In 2020, Nadiia opened her own studio : DUMKA

She sees fashion not as decoration but as language. Through embroidery, ornament, and texture, she tells stories of heritage, transforming old Ukrainian codes into modern silhouettes. “I want each piece to speak,” she explains. “Not loudly, but deeply.”

DUMKA stands at the meeting point of tradition and modernity, of strength and softness. It carries the calm assurance that beauty can hold meaning, that culture can be worn, not as nostalgia, but as continuity.

Creating in Wartime

When the full-scale invasion reached her country in 2022, Nadiia’s art changed tone. Her sister, godmother, and close friend fled Kyiv under bombardment. “They called me from the road,” she recalls. “We’ve been driving for three days… We don’t know if we’ll make it.’”

They did. But those days left an imprint. Out of that experience came a new collection: “Inspired by Ukraine.” Each piece carried wings, symbols of freedom, protection, and return. “I made small wing-shaped brooches for the women close to me,” she says. “So they would feel lifted, reminded that they would come home.”

Model Olviya wearing “Inspired by Ukraine”, a collection of wings, strength, and return.

The colors were blue and yellow, not simply patriotic, but spiritual, like sky and field, soul and ground. “For me, being a designer now means more than making clothes,” she says. “It’s about feeling the rhythm of my land, the strength of my people, the history of those who came before us.”

When people look at her creations, she hopes they sense that same vibration, not just the beauty of fabric, but the touch of hands, the pulse of a nation that continues to create even under fire.

The Quiet Power of Dignity

What does she want people to feel when they wear DUMKA? “Strength,” she writes. “Not the kind that shouts but the kind that stands quietly inside.” Many women tell her that wearing DUMKA brings confidence, as if within these garments dreams can come true. “It’s because each piece carries energy from our land, our prayers, our ancestors,” she says. “We Ukrainians are strong, not because of war, but because love and faith have always lived in us.”

In 2025, she unveiled a new collection called “Grono” (Grapes in Ukrainian), a symbol of unity, feminine strength, and family roots.

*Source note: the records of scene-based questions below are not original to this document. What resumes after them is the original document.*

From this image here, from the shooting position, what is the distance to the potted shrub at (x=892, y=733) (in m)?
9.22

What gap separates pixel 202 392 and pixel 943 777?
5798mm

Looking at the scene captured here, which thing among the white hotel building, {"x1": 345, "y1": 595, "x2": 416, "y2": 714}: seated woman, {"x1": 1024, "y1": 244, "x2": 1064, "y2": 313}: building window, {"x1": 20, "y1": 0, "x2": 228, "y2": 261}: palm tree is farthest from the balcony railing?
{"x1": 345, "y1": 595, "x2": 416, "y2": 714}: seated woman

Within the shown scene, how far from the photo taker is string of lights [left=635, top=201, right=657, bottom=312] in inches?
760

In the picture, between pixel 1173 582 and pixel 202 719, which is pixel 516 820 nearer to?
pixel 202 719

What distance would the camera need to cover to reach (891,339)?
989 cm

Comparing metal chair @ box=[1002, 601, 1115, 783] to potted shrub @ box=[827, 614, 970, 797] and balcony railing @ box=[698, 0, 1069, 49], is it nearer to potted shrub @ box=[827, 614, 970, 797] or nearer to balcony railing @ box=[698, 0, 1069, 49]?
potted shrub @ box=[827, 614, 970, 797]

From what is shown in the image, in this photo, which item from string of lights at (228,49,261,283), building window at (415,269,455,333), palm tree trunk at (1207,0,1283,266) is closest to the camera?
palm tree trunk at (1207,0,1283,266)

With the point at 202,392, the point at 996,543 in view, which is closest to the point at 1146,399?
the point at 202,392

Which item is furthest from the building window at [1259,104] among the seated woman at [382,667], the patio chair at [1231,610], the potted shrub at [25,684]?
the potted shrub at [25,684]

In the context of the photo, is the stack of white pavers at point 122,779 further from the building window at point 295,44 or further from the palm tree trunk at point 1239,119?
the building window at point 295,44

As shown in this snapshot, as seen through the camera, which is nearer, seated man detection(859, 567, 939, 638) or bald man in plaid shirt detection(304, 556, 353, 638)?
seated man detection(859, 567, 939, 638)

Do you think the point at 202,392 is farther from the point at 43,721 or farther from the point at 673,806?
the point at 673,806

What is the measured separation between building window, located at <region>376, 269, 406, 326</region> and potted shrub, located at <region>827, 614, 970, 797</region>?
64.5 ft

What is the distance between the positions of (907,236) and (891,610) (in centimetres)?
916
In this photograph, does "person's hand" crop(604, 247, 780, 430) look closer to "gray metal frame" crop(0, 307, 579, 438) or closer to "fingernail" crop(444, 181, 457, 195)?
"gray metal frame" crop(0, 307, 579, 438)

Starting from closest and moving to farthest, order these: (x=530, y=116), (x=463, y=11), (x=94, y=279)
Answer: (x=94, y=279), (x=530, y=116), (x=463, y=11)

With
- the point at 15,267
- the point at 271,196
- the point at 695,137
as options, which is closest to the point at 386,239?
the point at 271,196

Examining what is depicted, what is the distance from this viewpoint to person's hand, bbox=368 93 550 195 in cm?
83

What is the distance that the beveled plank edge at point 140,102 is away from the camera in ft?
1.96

She created it after watching Ukrainian women sustain life in impossible times, supporting one another, keeping warmth alive, and building home where there seemed to be none.

The “Grono” collection, a tribute to Ukrainian women and love that endures.

The pieces of “Grono” use natural fabrics, hand embroidery, and deep wine and berry tones that speak of maturity and endurance. It is about love that does not fade, even when the world changes. The grape cluster itself carries a deeper meaning. Like a vine that connects and nourishes its branches, Ukrainian women come together sharing strength, energy, and abundance. This is the united power of Ukrainian women: rooted in love, growing through solidarity, and blossoming even in the hardest times.